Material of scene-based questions
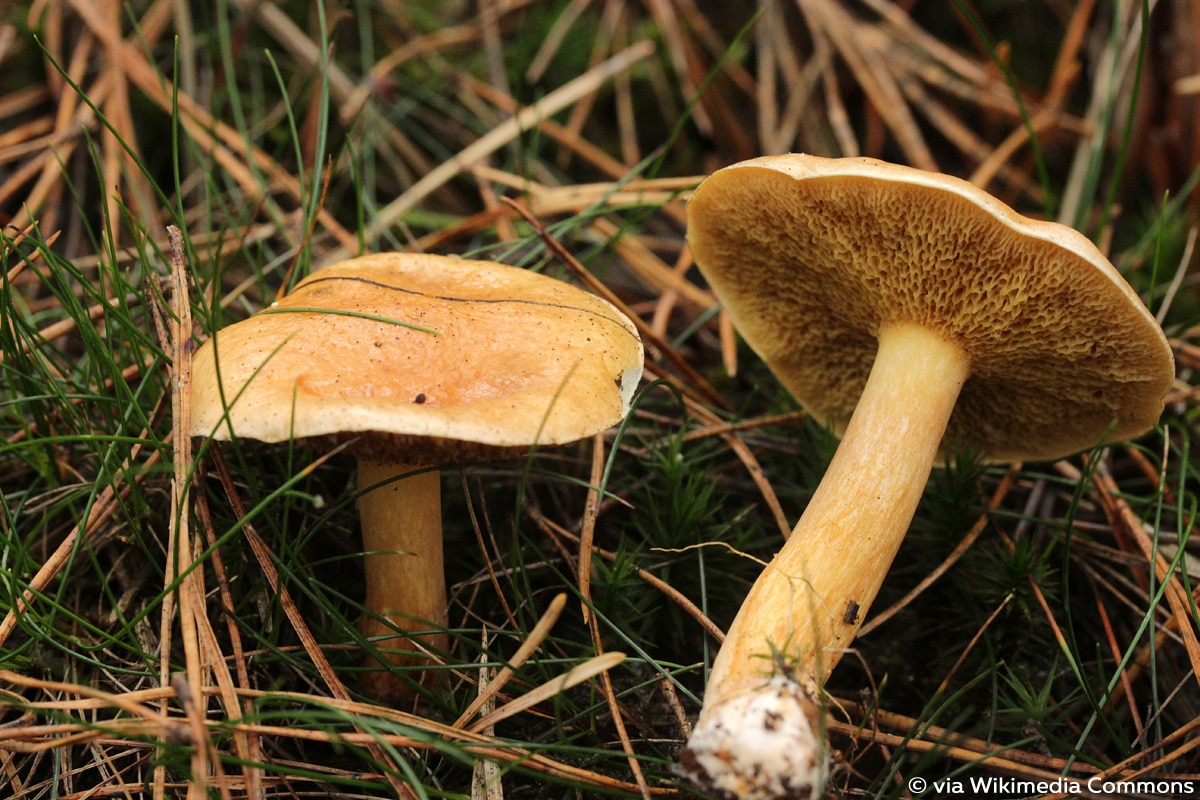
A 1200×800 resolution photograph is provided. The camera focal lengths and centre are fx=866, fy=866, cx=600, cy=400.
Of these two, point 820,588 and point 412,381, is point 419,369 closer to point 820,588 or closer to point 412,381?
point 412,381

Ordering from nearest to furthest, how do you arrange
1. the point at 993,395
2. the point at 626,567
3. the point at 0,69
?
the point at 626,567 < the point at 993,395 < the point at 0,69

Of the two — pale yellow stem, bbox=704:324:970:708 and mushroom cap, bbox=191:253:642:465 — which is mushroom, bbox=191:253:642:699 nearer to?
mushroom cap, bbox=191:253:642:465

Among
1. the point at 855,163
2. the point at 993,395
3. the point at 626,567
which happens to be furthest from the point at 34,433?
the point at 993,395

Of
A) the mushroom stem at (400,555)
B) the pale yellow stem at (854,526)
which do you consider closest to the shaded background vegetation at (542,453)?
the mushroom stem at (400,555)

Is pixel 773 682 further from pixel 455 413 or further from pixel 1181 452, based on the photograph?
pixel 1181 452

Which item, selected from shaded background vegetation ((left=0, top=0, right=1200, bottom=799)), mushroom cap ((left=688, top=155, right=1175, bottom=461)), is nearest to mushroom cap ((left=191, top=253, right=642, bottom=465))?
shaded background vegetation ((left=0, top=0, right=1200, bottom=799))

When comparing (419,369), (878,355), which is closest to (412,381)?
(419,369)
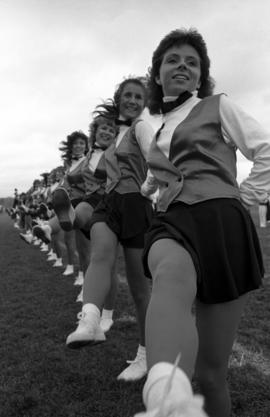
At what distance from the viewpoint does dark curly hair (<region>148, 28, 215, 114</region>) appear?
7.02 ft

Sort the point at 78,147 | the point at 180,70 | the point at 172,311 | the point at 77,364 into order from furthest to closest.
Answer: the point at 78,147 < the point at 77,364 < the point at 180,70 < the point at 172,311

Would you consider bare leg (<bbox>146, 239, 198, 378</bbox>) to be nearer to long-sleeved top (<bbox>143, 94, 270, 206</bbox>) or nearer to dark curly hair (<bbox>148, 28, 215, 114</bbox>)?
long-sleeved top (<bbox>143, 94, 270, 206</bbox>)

§ **STATED EXERCISE**:
Copy word for word the lines in the material between the line containing "Is pixel 773" and the line containing "Answer: the point", including both of those lines, and leave out any pictures.

§ **ANSWER FOR THE TASK**:
Is pixel 773 682 further from pixel 455 413 or further from pixel 1181 452, based on the photograph?
pixel 1181 452

Which item, selected from shaded background vegetation ((left=0, top=0, right=1200, bottom=799)), mushroom cap ((left=688, top=155, right=1175, bottom=461)), is nearest to mushroom cap ((left=191, top=253, right=642, bottom=465))?
shaded background vegetation ((left=0, top=0, right=1200, bottom=799))

When comparing (419,369), (878,355), which is closest to (412,381)?
(419,369)
At what distance from the viewpoint does dark curly hair (<region>148, 28, 215, 114</region>) appear?
7.02 ft

Sort the point at 78,147 | the point at 180,70 | the point at 172,311 | the point at 77,364 into order from furthest to closest.
Answer: the point at 78,147 < the point at 77,364 < the point at 180,70 < the point at 172,311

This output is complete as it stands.